It is interesting to note that the bilateral AG are involved in a wide range of tasks in spatial cognition, which reflects our ability to process and integrate all spatial aspects of our environment, including the spatial analysis of external sensory information and internal mental representations (for review, see Sack 2009). One common example of such spatial cognition processes is the ability to discriminate left from right. This left-right discrimination consists first of a perceptual or spatial encoding process and then the ability to associate each side with the word left or right. As shown recently, the left AG is the site where spatial information is integrated with the meaning of the words left and right (Hirnstein and others 2011). Interestingly, the important supporting role of the AG in spatial cognition, particularly in the right hemisphere, explains why the AG is critical for perceptual learning (see discussion in Rosenthal and others 2009). This again highlights the major role of the AG in integrating spatial information with conceptual knowledge.

Memory Retrieval

The AG is associated with verbal working memory, particularly during the retrieval of verbal material (Jonides and others 1998). Recent meta-analysis reviews have demonstrated a strong involvement of the AG during episodic memory retrieval, particularly during successful (Ciaramelli and others 2008; Vilberg and Rugg 2008) and subjective recollection (Spaniol and others 2009).

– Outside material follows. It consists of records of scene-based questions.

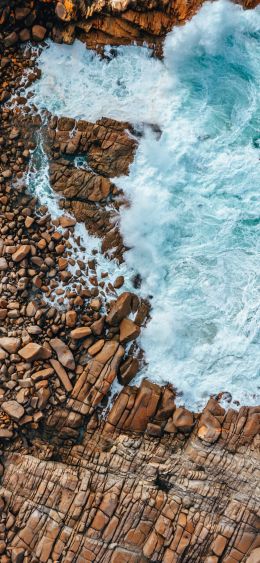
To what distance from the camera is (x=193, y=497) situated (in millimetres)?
17844

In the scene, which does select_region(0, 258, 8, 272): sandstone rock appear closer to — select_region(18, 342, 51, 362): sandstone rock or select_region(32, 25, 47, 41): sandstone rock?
select_region(18, 342, 51, 362): sandstone rock

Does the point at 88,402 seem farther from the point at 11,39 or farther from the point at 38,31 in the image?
the point at 38,31

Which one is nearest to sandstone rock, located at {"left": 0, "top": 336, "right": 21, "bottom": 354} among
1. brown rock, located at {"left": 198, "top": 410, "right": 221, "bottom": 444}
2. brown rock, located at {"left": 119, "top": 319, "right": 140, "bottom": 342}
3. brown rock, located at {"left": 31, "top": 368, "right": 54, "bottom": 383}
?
brown rock, located at {"left": 31, "top": 368, "right": 54, "bottom": 383}

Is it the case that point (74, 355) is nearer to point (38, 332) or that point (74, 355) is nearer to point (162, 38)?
point (38, 332)

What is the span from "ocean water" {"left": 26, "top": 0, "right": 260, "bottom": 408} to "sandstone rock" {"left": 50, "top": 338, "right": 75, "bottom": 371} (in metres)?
2.92

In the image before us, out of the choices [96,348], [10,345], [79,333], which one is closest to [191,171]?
[79,333]

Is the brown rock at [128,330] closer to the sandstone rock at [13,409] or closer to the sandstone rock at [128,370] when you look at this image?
the sandstone rock at [128,370]

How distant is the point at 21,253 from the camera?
19359mm

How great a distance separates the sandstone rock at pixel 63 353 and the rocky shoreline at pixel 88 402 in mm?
38

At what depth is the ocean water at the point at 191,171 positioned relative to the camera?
20078 millimetres

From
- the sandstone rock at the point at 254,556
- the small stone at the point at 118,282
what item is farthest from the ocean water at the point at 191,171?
the sandstone rock at the point at 254,556

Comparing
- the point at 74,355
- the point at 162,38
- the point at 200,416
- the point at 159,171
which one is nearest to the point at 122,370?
the point at 74,355

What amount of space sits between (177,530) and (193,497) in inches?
47.3

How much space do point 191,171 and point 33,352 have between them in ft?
31.5
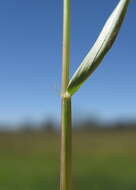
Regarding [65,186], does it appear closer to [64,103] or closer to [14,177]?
[64,103]

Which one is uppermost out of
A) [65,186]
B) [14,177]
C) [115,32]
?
[14,177]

In addition, bilateral AG, as part of the inferior parietal lobule mediating the automatic “bottom-up” attentional resources (Cabeza and others 2008), play a critical role in monitoring the retrieval output continuously, with an activation level that increases when memory performance is high and when recognizing items with high compared with low confidence (Cabeza 2008; Ciaramelli and others 2008). However, others have argued that attention and memory can take distinct forms in the posterior parietal cortex, with the contribution of attention to memory varying between the left and right AG, and may differ between episodic encoding and retrieval (Hutchinson and others 2009). Moreover, AG activity has also been shown to act as a marker of violations in memory expectations, where a violation reflects a lack of correspondence between retrieval outcomes and expectations (O’Connor and others 2010). Others have alternatively suggested that the AG, particularly in the left hemisphere, serves as a memory buffer for intention maintenance that sustains episodic information until the execution of an action (e.g., Kalpouzos and others 2010). Another set of evidence is provided by studies that compared AG involvement in episodic memory with the default network (e.g., see meta-analysis in Kim 2010). For instance, Sestieri and others (2011) compared the activation profile of the default network during episodic memory retrieval and found that the strongest memory search–related activations were observed in the bilateral AG (Sestieri and others 2011). Last but not least, the AG is also part of the autobiographical memory system (Spreng and others 2009; Svoboda and others 2006). It is worth noting that the important role of the AG in memory is facilitated by its strong connectivity with the hippocampal system as mentioned above (i.e., Fig. 2).

Conflict Resolution

This concerns a broad range of tasks where participants need to select or execute an appropriate response in the context of conflict or interference from other conditions or stimuli. This conflict can be semantic, spatial, or emotional in nature (see examples in Fan and others 2003). One particular class of conflict tasks that strongly activated the AG are go/no-go tasks that present participants with two types of stimuli, one requiring a response and the other requiring the withholding of a response. Specifically, the right AG was found to be strongly involved during the inhibition of the inappropriate response across a variety of go/no-go tasks (see meta-analysis reviews in Nee and others 2007; Wager and others 2005). Regarding the left AG, previous meta-analysis reviews failed to identify consistent activations across neuroimaging studies that used different conflict tasks. One possible hypothesis is the need for a strong contextual/semantic conflict to activate the left AG. For instance, when comparing between three different conflict tasks, the right AG was strongly activated in all conflict tasks, whereas the left AG was only involved in a sentence comprehension task that included a conflict between plausible and implausible sentential representations (Ye and Zhou 2009). In the same way, when manipulating semantic and referential anomalies during sentence comprehension, the right and left AG were strongly involved in solving referential ambiguity (Nieuwland and others 2007).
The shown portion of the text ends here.